Maintenance and outages

The most common initial response reported from network asset owners was to proceed only with critical asset maintenance, with strict social distancing rules enforced for field crews. This saw pre-COVID-19 asset maintenance outage schedules slightly increase in duration to account for the added difficulty of field crews working with increased physical distance and minimising contacts (e.g. number of people in lifts, permitting arrangements, etc.). As the COVID-19 issue persisted without any infections in field crews, this approach was revised by most asset owners to also include less critical but important maintenance.

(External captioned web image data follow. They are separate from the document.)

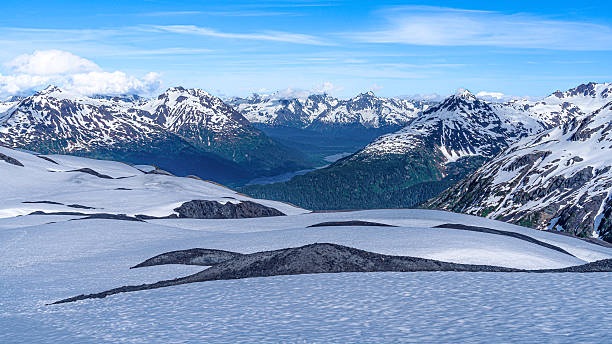 Snowy mountain majesty dominates the landscape of Alaska's Kenai Fjords National Park, located in the United States. The park offers breathtaking views of glaciers and rugged terrain under azure skies.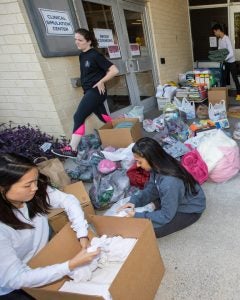 Students sort supplies donated for shelter residents.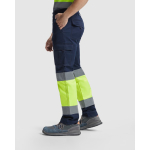 Pantalón laboral de alta visibilidad 250 g/m2 Roly Daily Stretch HV color amarillo fluorescente quinta vista de uso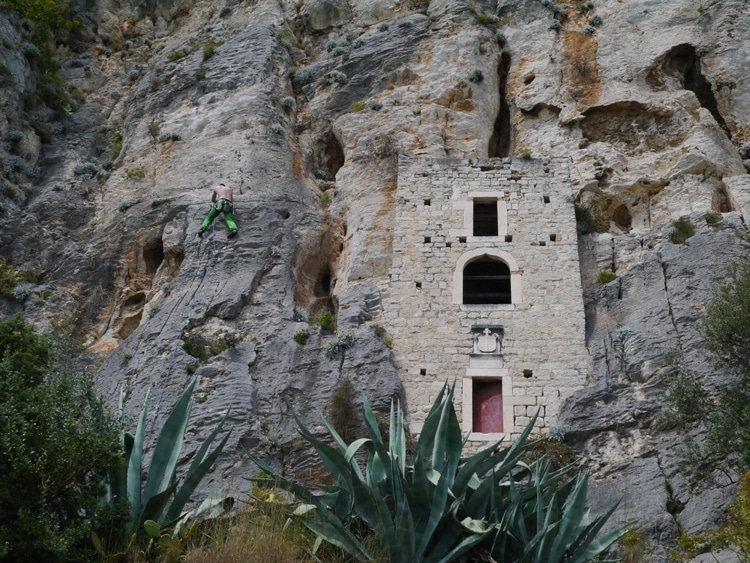 A climber next to the Hermitage Caves in Split, Croatia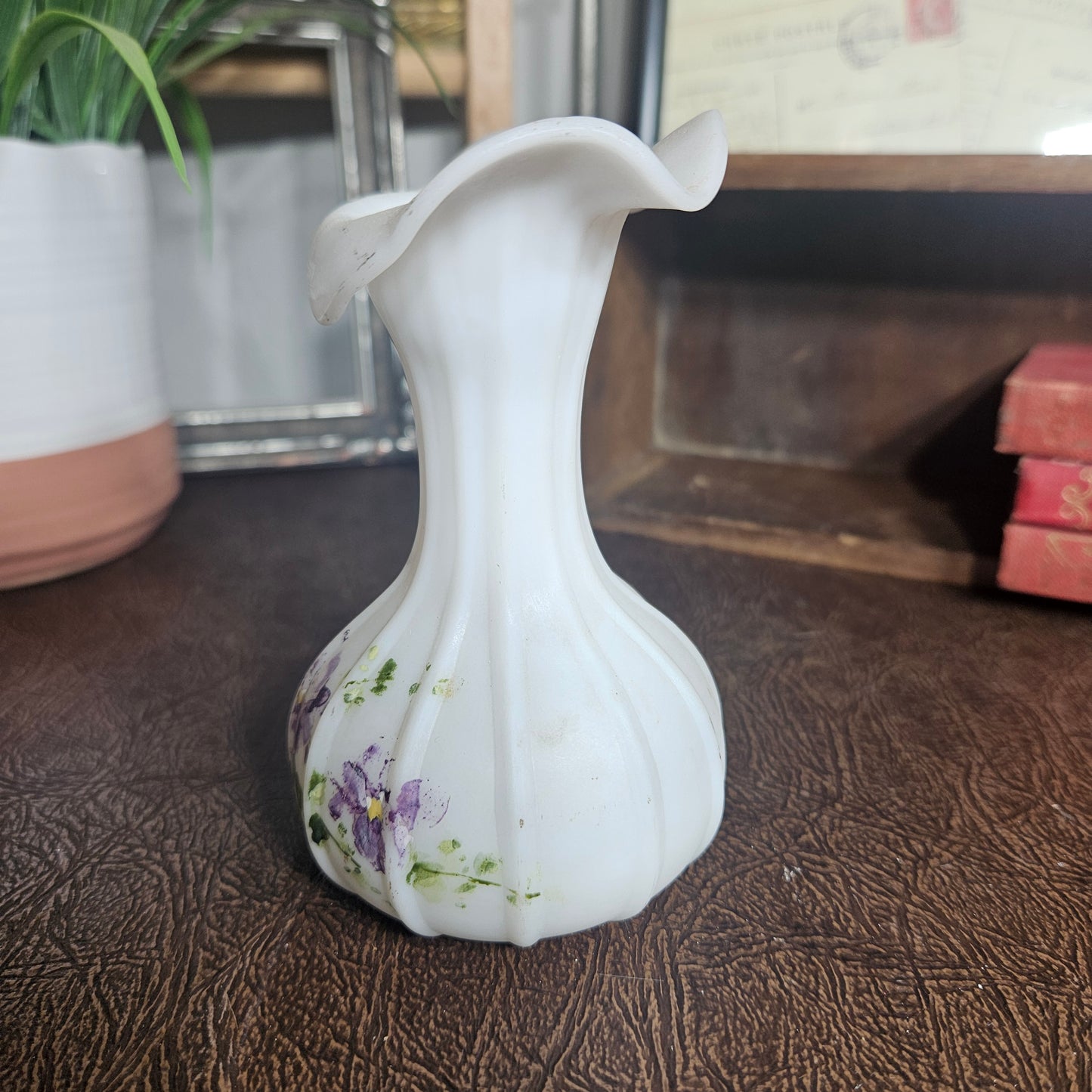 White ceramic vase with floral design on a textured surface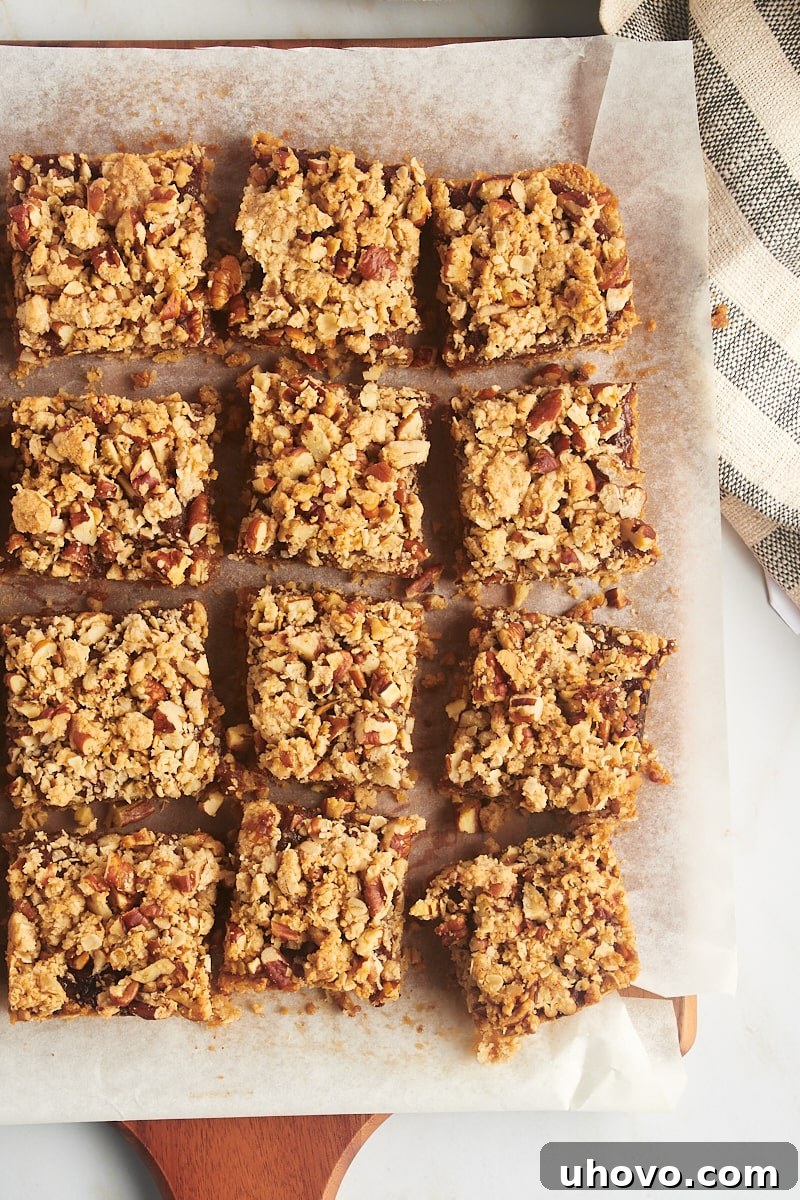 Close-up overhead view of neatly cut date bars arranged on a parchment-lined cutting board, ready for serving.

In addition to lower-priority outages being reviewed and, in some cases, delayed, a notable impact from COVID-19 has been to closely review long or complex outages. This has been required across both the network and generator areas of the industry to better understand the complexity of the outage and to understand where key parts and labour are being sourced. Some generators have also taken advantage of the benign market conditions to continue with outages and do extra work on the unit while it is already out of service. However, several outages have been shifted to the spring shoulder period later this year. Subsequently, AEMO has seen a marked increase in the number of coincident high-impact outages scheduled for the second shoulder period, comprising simultaneous generator and network outages. AEMO has flagged this as a key medium-term risk and is working closely with asset owners to prioritise and coordinate outages ahead of the challenging Australian summer period.

 

Market impact

Wholesale energy prices in the NEM saw average decreases of approximately 50% from March to May 2020. However, attributing such decreases to the pandemic response alone would be misleading, as prices were already low prior to domestic pandemic restrictions. Rather, the price reduction is coincident in both timing and proportion to low international oil prices, to which Australia’s domestic gas prices (and hence gas-powered generation fleet) are linked.

 

This article is supported and reviewed by the SC C2 Chair, Susana Almeida de Graaff.